## TO DO
Please arrange only the listing lines from the one containing "Looking at the" through the one containing "the green shirt at [9,92] →", inclusive, as a Markdown table. Use the columns Row and Line, and leave out blank lines.

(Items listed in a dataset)
:::::
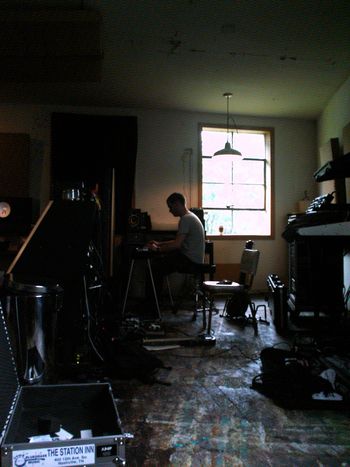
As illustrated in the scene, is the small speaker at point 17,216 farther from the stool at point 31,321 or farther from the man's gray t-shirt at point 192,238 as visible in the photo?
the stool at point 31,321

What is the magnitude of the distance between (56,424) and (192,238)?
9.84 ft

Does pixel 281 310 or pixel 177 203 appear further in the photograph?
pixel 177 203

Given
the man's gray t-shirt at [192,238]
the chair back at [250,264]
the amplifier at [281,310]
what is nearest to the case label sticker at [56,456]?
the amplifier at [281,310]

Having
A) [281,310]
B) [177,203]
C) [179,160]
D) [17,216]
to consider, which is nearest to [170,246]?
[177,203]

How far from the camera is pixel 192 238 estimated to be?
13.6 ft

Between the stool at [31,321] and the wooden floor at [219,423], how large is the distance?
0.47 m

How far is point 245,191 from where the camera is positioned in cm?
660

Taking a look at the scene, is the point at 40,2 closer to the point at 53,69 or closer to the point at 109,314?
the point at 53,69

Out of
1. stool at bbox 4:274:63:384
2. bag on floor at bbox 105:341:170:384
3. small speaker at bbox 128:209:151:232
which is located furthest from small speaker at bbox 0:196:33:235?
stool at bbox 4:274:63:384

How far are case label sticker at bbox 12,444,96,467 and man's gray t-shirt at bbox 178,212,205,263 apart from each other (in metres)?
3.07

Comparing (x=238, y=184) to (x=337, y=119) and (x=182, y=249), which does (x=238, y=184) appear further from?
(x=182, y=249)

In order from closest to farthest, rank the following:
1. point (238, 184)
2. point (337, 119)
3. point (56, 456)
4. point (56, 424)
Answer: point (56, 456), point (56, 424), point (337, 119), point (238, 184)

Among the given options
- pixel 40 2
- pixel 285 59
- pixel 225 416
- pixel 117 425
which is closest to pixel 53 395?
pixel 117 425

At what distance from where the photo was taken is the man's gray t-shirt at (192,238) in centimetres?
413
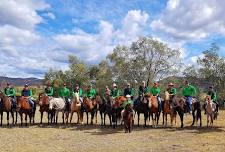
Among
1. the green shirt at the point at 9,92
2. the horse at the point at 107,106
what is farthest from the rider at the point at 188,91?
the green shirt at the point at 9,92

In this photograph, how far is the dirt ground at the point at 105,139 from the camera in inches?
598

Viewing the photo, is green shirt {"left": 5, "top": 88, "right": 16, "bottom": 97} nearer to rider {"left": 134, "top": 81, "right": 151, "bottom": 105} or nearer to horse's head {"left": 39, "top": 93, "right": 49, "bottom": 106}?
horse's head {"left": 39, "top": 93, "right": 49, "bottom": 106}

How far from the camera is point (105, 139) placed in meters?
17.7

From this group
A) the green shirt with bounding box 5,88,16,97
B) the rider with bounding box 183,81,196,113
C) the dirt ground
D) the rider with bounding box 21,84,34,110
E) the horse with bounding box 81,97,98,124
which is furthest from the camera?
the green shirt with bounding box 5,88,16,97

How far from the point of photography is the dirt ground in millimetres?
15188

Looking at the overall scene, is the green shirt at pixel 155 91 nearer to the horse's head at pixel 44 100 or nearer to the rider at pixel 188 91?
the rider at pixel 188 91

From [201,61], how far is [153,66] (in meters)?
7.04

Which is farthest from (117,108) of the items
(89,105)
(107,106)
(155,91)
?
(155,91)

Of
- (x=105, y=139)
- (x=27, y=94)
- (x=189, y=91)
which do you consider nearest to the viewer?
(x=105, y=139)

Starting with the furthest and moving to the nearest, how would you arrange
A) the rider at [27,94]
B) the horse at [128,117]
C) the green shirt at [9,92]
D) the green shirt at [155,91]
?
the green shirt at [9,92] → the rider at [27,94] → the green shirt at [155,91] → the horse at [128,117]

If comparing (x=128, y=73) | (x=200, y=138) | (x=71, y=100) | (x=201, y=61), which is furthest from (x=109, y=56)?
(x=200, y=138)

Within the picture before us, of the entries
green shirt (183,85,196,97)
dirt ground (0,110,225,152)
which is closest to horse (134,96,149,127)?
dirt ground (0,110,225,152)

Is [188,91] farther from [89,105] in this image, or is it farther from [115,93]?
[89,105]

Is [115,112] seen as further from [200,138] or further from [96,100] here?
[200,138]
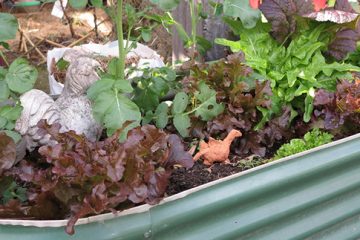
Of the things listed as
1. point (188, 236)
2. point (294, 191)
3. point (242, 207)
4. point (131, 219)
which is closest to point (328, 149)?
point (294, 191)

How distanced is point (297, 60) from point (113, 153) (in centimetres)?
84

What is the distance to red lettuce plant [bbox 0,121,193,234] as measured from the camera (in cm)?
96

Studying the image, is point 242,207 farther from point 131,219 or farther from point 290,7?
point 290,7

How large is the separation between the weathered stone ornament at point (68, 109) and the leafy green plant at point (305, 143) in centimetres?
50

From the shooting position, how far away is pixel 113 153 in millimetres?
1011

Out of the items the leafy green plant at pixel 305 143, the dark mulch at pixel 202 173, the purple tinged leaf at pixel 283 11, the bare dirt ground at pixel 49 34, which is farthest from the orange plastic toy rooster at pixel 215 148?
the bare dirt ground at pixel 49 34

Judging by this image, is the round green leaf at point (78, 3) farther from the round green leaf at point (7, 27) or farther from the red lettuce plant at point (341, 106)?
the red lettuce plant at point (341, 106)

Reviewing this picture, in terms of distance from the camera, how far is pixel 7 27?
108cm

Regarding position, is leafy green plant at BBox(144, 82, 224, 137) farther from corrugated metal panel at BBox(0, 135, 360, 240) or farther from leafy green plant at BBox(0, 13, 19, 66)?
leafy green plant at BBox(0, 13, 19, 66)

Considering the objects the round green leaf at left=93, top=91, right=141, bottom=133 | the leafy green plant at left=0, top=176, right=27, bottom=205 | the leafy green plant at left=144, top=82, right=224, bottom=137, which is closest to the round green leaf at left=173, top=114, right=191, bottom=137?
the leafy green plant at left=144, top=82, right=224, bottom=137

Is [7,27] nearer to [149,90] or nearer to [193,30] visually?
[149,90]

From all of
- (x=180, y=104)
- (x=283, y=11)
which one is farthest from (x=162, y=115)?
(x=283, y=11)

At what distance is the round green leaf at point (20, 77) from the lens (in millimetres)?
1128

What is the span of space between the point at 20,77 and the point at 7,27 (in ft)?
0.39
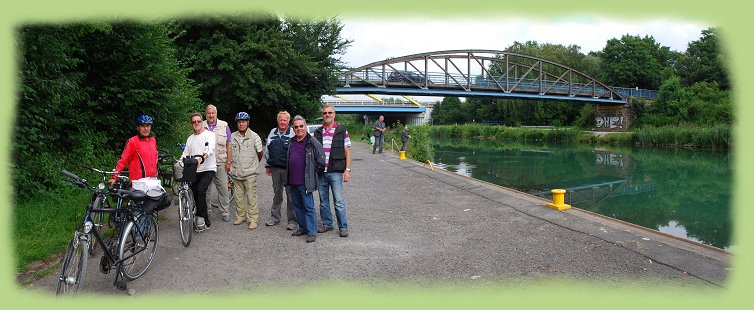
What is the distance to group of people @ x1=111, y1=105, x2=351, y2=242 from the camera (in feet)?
:::::
## EXERCISE RESULT
| Row | Line |
|---|---|
| 1 | Looking at the overall scene, is the green shirt at pixel 155 91 nearer to the horse's head at pixel 44 100 or nearer to the rider at pixel 188 91? |
| 2 | the rider at pixel 188 91 |
| 3 | From [201,61], how far is [153,66] (in meters)? |
| 4 | 7.04 |
| 5 | Which is farthest from (117,108) of the items |
| 6 | (89,105) |
| 7 | (107,106) |
| 8 | (155,91) |
| 9 | ? |
| 10 | (155,91) |
| 11 | Of |
| 12 | - (x=105, y=139) |
| 13 | - (x=27, y=94) |
| 14 | - (x=189, y=91) |
| 15 | which do you consider nearest to the viewer? |
| 16 | (x=105, y=139) |
| 17 | Starting with the furthest and moving to the nearest, how would you arrange |
| 18 | A) the rider at [27,94] |
| 19 | B) the horse at [128,117] |
| 20 | C) the green shirt at [9,92] |
| 21 | D) the green shirt at [155,91] |
| 22 | ? |
| 23 | the green shirt at [9,92] → the rider at [27,94] → the green shirt at [155,91] → the horse at [128,117] |